═════ EXCERPTED PASSAGE

The majority of evangelical churches in English-speaking countries around the world are in this exact same boat.

“What would you do if you were me?” some have asked.

That’s when I tell them about Leadership Evangelism.

All senior pastor can lead their church to grow. Regardless of age. Regardless of education. Regardless of whether the pastor has the gift of leadership or the gift of evangelism or whatever “gift” they think they need to have, but lack.

Five Foundational Principles for Leadership Evangelism

There are five foundational principles one must understand before the process of Leadership Evangelism will make sense.

1. The Principle of Leadership Multiplication

The principle of leadership multiplication is as follows:

  • Evangelize non-leaders and you add people to your church.
  • Evangelize leaders and you add everyone under their influence to your church.

The first effort is simple addition.

The second is multiplication.

When you add non-leaders, your church grows one person at a time (while simultaneously dealing with a near 20 percent attrition rate every single year). This explains why most churches never grow. You keep adding people, but at a slower rate than they’re leaving.

══════════
═════ DATA EXCERPT

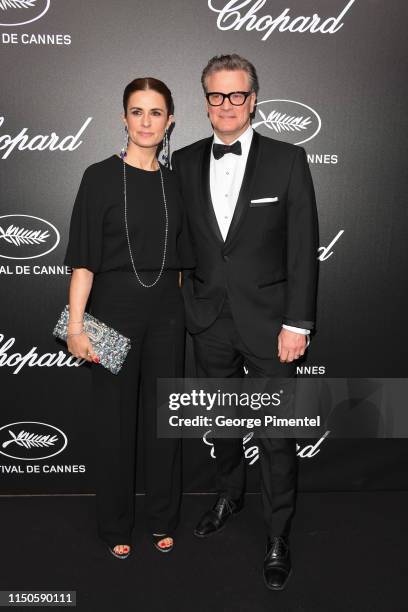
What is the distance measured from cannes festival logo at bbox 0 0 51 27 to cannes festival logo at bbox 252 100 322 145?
1113 millimetres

══════════

> [TO DO]
[1] Reproduce everything in the Leadership Evangelism excerpt from "Five Foundational Principles for" down to "second is multiplication.".
[2] Answer these questions using the Leadership Evangelism excerpt:
(a) How many foundational principles does it say one must understand?
(b) According to the principle of leadership multiplication, what do you add to your church when you evangelize leaders?
(c) What yearly attrition rate does it give for churches?
[3] Carry the Leadership Evangelism excerpt further from its last sentence.
The lines that come after the Leadership Evangelism excerpt are separate material.

> [EXPECTED RESULTS]
[1]
Five Foundational Principles for Leadership Evangelism

There are five foundational principles one must understand before the process of Leadership Evangelism will make sense.

1. The Principle of Leadership Multiplication

The principle of leadership multiplication is as follows:

  • Evangelize non-leaders and you add people to your church.
  • Evangelize leaders and you add everyone under their influence to your church.

The first effort is simple addition.

The second is multiplication.

[2]
(a) Five.
(b) Everyone under their influence.
(c) Near 20 percent every single year.

[3]
When you add leaders, your church still grows one at a time, but soon after a leader begins attending they often bring a whole row with them.

Senior pastors have bought into the myth that only extroverts or people with the gift of evangelism bring newcomers. Not true. In my experience, leaders bring newcomers. Why? Because they are the only people in your church who have the most potential to affect wholesale change for dozens of people.

When a leader says “this is a product to buy,” the people they influence will buy it. In droves. When a leader says “this is the best little league to have your six-year-old join,” that’s where everyone in their office ends up joining. And when a leader makes it known that they’re attending your church, everyone with whom that leader has influence takes notice.

2. The Principle of Selection

To lead a church in growth, a senior pastor must spend a disproportionate amount of time with those with the greatest leadership skills, and delegate the rest to other leaders in the church.

When we look at Scripture we see three types of kingdom leaders:

A Leaders (leaders of leaders)

B Leaders (leaders of followers)

C Leaders (followers)

Every senior pastor has a limited number of A Leaders in a 10-mile radius of their church building. Your job is to find them, lead them to Christ and deploy them into leadership in your church community.

A Leaders are leaders of other leaders. Who are the people most like Paul, Peter, Phoebe, James or John in your area? Where do they work? Live? Play? These are the people you’re going after.

B Leaders are leaders of followers. These are the Barnabas types of people who can lead the John Marks in the pews, but not the apostle Peters of the world.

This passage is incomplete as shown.